Again, this simply is not true.

Since the fishery reopened in 1987, Pacific sardines have been perhaps the best-managed fishery in the world – the poster fish for effective ecosystem-based management. The current harvest control rule, updated to be even more precautionary in 2014, sets a strict harvest guideline that considers ocean conditions and automatically reduces the catch limit as the biomass declines.

If the temperature is cold – which scientists believe hampers sardine recruitment – the harvest is reduced. And if the population size declines, both the harvest rate and the allowable catch will automatically decrease, and directed fishing will be stopped entirely when biomass declines below 150,000 mt.

In fact, the current sardine harvest rule is actually more precautionary than the original rule it replaced.

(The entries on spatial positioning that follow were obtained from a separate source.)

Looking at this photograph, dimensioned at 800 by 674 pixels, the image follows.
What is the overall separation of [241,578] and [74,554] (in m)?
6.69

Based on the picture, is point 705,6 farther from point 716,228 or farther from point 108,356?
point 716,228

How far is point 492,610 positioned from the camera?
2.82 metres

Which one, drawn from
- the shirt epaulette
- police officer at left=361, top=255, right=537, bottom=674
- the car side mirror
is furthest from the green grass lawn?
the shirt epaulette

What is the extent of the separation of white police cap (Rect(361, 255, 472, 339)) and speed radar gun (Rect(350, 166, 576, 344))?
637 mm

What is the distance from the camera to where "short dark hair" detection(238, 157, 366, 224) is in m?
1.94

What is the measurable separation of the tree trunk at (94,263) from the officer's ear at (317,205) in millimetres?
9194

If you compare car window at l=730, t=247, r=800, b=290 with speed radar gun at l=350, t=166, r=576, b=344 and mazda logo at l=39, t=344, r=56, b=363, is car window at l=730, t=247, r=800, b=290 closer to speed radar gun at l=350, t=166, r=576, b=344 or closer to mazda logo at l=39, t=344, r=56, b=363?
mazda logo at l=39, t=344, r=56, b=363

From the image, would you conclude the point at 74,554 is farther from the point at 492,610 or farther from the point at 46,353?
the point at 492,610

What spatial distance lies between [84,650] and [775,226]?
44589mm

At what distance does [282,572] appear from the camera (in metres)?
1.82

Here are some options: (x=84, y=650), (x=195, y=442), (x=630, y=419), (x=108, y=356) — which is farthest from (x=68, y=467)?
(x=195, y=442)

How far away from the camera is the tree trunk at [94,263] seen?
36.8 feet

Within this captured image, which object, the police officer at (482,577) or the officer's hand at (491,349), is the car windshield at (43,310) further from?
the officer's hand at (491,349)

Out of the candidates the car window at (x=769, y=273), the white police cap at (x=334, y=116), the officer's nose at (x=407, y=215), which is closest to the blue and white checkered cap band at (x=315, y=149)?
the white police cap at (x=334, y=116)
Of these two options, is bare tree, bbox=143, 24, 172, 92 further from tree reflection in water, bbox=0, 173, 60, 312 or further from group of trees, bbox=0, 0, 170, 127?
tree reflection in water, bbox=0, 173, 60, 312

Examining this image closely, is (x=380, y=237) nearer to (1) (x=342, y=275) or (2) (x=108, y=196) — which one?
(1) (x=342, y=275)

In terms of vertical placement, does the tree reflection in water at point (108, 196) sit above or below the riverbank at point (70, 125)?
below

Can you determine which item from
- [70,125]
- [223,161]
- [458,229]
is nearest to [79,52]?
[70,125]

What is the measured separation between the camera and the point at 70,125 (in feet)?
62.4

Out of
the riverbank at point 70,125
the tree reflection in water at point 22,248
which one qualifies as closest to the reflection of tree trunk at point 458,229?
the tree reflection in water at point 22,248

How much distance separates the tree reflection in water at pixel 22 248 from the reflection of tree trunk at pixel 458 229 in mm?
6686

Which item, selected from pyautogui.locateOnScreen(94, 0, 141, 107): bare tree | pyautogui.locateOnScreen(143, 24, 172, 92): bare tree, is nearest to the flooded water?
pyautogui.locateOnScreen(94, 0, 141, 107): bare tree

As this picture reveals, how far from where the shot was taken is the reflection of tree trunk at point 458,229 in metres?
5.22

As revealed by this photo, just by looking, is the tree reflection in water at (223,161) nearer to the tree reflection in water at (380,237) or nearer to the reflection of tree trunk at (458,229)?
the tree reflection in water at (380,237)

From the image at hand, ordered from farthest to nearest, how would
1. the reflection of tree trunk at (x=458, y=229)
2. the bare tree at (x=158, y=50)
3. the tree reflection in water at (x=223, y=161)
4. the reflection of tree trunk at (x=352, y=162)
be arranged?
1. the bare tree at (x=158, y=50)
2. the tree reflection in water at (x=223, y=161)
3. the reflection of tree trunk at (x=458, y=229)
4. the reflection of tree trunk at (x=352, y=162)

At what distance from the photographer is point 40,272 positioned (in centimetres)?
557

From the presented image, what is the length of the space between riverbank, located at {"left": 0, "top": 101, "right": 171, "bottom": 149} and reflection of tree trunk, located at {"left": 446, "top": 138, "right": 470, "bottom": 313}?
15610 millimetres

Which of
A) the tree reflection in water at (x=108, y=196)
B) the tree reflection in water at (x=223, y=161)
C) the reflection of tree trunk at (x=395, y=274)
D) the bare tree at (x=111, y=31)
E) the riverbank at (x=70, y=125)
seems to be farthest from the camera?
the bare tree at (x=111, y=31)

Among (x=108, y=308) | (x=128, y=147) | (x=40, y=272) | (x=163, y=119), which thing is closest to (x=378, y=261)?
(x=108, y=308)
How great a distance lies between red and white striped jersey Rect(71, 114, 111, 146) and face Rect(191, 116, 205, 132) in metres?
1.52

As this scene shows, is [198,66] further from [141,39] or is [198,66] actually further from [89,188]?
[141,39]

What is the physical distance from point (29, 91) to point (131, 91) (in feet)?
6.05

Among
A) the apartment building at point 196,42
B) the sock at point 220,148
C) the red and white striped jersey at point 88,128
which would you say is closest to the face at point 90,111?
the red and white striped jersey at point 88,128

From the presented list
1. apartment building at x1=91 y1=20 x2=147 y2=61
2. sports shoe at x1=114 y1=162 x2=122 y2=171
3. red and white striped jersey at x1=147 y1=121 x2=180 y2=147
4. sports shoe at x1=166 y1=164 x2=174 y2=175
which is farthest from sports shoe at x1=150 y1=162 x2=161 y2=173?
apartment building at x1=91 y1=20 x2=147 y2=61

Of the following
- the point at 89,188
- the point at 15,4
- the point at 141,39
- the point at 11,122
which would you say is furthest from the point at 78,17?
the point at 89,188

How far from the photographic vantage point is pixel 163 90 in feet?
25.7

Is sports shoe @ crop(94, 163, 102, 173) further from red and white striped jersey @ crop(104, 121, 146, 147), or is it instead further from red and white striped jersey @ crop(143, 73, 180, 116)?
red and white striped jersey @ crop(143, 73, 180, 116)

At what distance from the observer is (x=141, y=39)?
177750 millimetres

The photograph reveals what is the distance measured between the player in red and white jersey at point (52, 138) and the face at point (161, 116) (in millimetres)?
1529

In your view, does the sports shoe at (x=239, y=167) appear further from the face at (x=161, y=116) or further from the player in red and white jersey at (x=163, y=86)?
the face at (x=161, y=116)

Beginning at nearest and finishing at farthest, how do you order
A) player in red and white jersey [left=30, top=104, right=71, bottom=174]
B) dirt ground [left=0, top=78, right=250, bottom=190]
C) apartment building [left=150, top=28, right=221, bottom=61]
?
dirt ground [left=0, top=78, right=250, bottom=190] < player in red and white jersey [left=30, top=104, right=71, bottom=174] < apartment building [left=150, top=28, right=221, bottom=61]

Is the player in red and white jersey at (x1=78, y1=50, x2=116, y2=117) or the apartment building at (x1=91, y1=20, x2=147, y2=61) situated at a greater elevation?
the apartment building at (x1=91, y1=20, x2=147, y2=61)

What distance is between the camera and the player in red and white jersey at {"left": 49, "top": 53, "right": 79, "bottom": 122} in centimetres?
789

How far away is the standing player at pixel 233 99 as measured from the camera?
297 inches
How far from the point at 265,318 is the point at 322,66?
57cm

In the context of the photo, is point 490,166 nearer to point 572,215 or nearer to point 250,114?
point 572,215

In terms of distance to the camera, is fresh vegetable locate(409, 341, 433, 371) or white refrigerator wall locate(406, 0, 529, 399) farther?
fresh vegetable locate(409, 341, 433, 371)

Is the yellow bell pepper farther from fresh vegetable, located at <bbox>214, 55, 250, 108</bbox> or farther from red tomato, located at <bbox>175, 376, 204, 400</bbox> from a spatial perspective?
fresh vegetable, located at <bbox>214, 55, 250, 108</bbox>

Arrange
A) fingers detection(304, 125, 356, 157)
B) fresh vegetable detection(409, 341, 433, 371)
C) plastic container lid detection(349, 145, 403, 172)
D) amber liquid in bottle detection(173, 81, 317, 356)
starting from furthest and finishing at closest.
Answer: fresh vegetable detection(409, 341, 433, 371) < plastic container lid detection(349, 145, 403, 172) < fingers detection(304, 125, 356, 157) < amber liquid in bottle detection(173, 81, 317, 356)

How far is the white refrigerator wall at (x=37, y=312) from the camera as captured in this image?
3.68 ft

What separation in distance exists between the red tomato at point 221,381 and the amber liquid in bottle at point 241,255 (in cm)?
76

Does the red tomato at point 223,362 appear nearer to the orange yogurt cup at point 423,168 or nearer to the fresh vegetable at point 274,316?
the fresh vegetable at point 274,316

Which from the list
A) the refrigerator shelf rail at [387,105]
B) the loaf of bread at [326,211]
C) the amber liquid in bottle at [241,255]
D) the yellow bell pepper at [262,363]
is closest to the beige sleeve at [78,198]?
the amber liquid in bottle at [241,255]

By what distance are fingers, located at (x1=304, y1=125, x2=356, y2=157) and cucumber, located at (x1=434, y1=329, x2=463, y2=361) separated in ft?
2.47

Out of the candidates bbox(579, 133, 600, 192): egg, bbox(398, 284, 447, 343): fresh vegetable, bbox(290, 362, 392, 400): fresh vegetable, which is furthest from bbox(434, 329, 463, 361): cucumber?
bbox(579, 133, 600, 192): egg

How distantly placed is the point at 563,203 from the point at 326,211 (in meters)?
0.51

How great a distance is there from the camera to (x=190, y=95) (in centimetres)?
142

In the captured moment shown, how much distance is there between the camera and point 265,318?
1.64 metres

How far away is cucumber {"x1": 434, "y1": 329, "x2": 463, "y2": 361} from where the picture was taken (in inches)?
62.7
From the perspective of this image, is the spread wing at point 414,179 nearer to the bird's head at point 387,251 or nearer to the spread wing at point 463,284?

It does this by producing an average long-term population size at 75 percent of the unfished size, leaving even more fish in the water, vs. 67 percent in the original rule. The original harvest rule reduced the minimum harvest rate to 5 percent during cold periods. The present has a minimum rate of 0 percent during cold periods.

Compare this to the 1940s and ’50s when the fishery harvest averaged 43 percent or more of the standing sardine stock with little regulatory oversight and no limit on the annual catch. This, coupled with unfavorable ocean conditions, culminated in the historic sardine fishery collapse that devastated Monterey’s Cannery Row.

But that was nearly 70 years ago, not “recent decades.” Our current fishery harvest is less than a quarter of the rate observed during that historical sardine collapse.

As a scientist, Pinsky should be aware of the complex, proactive management efforts that have been in place for decades to prevent overfishing in California and the west coast. He should also be aware of the data from Baumgartner that contradicts his faulty conclusions.

D.B. Pleschner is executive director of the California Wetfish Producers Association, a nonprofit dedicated to research and to promote sustainable Wetfish resources.